Zama is building a fully homomorphic encryption (FHE) solution and has recently raised $73 million in funding to support development.

AI Agent

The idea of ​​AI agents is futuristic, what if AI agents could own assets and trade them? We might move away from using general-purpose large models to assist in decision making and toward assigning tasks to specialized agents.
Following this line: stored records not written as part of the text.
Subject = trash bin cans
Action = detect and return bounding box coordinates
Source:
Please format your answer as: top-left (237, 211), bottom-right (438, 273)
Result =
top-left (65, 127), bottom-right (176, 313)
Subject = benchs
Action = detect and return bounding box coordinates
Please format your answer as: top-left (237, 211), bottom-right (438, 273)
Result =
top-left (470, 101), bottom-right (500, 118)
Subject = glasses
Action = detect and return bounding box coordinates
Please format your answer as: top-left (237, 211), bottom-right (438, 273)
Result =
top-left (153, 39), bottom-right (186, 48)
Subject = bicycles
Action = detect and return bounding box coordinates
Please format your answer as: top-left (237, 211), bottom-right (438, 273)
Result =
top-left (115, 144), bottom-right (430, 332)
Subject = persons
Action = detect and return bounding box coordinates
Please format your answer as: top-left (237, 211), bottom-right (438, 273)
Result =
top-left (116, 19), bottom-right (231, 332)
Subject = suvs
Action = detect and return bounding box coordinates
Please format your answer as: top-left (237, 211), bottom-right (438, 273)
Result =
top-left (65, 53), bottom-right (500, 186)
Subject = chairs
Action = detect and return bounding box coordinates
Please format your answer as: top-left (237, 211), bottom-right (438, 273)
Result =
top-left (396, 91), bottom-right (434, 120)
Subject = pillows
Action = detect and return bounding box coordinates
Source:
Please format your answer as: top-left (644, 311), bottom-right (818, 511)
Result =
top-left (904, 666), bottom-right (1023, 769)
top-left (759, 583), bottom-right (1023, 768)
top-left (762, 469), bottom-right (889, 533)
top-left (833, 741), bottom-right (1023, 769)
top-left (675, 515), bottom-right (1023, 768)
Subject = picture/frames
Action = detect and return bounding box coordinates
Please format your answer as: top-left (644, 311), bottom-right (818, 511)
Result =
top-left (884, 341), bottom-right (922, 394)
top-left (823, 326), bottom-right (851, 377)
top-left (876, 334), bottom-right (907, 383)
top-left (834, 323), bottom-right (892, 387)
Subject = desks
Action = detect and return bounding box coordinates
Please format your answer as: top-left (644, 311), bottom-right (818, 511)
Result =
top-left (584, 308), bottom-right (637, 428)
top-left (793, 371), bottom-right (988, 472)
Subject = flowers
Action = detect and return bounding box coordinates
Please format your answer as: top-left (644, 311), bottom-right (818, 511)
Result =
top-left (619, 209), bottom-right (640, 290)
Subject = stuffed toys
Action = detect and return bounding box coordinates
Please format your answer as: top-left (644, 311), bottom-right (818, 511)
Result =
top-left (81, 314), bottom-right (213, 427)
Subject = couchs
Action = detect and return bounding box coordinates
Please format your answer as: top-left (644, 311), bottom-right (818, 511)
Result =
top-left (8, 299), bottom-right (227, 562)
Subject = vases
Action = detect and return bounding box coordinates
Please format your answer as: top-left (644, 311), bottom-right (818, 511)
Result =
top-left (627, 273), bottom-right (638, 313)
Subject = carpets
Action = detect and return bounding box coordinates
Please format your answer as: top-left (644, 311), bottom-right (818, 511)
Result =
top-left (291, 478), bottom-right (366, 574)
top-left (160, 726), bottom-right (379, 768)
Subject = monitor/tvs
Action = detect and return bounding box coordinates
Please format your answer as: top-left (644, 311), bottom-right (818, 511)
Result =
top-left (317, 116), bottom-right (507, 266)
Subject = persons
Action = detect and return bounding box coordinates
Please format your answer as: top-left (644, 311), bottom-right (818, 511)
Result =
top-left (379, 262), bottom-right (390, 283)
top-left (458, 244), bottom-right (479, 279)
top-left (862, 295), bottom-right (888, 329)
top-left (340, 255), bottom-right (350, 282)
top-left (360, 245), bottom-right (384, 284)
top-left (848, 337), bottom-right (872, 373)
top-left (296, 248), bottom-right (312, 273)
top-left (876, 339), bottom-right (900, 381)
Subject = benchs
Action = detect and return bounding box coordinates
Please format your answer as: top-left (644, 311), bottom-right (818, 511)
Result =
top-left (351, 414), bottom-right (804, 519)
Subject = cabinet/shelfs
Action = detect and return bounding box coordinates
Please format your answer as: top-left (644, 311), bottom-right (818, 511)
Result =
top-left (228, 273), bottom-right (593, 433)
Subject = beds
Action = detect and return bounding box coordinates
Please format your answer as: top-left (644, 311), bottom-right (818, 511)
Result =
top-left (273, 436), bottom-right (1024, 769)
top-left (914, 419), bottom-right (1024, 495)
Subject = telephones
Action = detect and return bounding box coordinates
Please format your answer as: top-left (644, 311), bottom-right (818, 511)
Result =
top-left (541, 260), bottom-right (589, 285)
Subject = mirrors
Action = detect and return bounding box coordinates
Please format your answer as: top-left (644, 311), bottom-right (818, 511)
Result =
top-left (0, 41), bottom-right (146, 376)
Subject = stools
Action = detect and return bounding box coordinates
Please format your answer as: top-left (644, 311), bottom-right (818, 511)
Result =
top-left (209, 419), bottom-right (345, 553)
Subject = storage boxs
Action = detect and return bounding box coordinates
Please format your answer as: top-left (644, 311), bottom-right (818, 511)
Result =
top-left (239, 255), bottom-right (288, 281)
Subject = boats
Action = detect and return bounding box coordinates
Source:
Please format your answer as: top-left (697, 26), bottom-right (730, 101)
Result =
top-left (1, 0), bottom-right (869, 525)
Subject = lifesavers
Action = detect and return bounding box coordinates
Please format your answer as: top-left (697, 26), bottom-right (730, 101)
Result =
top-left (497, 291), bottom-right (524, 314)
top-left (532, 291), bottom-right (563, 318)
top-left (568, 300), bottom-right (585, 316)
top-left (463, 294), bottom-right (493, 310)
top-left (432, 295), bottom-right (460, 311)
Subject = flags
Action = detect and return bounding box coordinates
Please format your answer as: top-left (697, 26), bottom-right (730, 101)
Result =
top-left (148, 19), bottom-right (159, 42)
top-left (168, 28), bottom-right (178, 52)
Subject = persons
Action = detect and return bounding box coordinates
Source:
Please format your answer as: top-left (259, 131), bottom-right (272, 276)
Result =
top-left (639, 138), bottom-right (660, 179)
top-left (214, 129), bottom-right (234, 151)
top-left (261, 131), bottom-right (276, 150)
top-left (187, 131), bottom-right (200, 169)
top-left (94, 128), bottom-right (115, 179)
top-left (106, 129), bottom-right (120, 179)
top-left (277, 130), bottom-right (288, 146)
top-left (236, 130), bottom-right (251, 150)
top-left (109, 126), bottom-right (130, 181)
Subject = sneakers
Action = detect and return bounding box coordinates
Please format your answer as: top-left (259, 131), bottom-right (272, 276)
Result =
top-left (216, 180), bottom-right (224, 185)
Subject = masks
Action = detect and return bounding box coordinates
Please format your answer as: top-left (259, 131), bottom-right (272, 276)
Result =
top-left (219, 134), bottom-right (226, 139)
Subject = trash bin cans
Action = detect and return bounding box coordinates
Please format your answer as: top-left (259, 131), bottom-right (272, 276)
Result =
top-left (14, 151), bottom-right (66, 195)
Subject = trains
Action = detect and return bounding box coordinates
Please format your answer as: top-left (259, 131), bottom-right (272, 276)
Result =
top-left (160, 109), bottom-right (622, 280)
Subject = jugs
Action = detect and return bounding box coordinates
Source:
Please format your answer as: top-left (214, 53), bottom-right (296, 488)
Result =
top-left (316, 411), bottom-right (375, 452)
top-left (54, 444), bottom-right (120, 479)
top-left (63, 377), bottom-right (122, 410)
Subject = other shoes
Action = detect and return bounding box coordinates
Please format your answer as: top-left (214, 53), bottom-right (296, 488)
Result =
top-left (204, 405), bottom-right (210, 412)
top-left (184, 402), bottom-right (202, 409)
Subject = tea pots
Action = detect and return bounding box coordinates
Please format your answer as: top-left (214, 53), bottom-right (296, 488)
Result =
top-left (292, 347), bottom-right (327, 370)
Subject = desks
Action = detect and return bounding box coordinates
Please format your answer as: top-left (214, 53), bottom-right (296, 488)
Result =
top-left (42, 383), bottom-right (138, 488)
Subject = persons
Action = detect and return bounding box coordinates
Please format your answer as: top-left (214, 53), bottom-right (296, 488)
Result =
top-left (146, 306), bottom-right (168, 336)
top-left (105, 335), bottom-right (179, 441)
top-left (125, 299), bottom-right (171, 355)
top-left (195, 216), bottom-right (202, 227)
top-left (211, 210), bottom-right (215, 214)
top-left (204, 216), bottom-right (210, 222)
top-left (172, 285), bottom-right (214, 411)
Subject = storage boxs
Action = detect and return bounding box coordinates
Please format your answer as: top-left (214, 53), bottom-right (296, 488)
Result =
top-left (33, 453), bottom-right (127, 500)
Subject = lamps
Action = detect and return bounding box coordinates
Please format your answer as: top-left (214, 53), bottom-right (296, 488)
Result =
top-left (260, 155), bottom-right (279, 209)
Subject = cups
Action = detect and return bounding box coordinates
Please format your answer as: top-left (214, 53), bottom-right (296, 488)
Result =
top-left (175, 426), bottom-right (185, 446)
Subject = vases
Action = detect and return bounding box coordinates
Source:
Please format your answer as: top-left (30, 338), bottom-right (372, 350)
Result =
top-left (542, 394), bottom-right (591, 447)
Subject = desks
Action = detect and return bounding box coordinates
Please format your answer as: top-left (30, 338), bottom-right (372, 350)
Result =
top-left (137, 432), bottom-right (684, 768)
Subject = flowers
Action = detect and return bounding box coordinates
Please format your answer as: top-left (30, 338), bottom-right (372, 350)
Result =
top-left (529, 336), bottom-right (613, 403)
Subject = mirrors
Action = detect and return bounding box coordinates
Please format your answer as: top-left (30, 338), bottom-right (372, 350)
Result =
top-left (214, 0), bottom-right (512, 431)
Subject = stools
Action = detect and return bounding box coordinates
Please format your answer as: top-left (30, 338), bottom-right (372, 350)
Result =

These agents will collaborate with each other, and just as reasonable economic relationships can improve the collaborative ability of humans, adding economic relationships to AI agents can also improve their efficiency. Blockchain can be a testing ground for this concept. For example, Colony is experimenting with this idea through games, providing wallets for AI agents to trade with other agents or real players to achieve specific goals.

Conclusion

Most of the problems are actually related to open source AI. To ensure that such an important technology will not be monopolized by a few companies in the next decade, the token economy system can quickly utilize decentralized computing resources and training data sets, narrowing the resource gap between open source and closed source AI. Blockchain can track AI training and reasoning for better data governance, while encryption technology can ensure trust in the post-AI era and deal with deep fakes and privacy protection issues.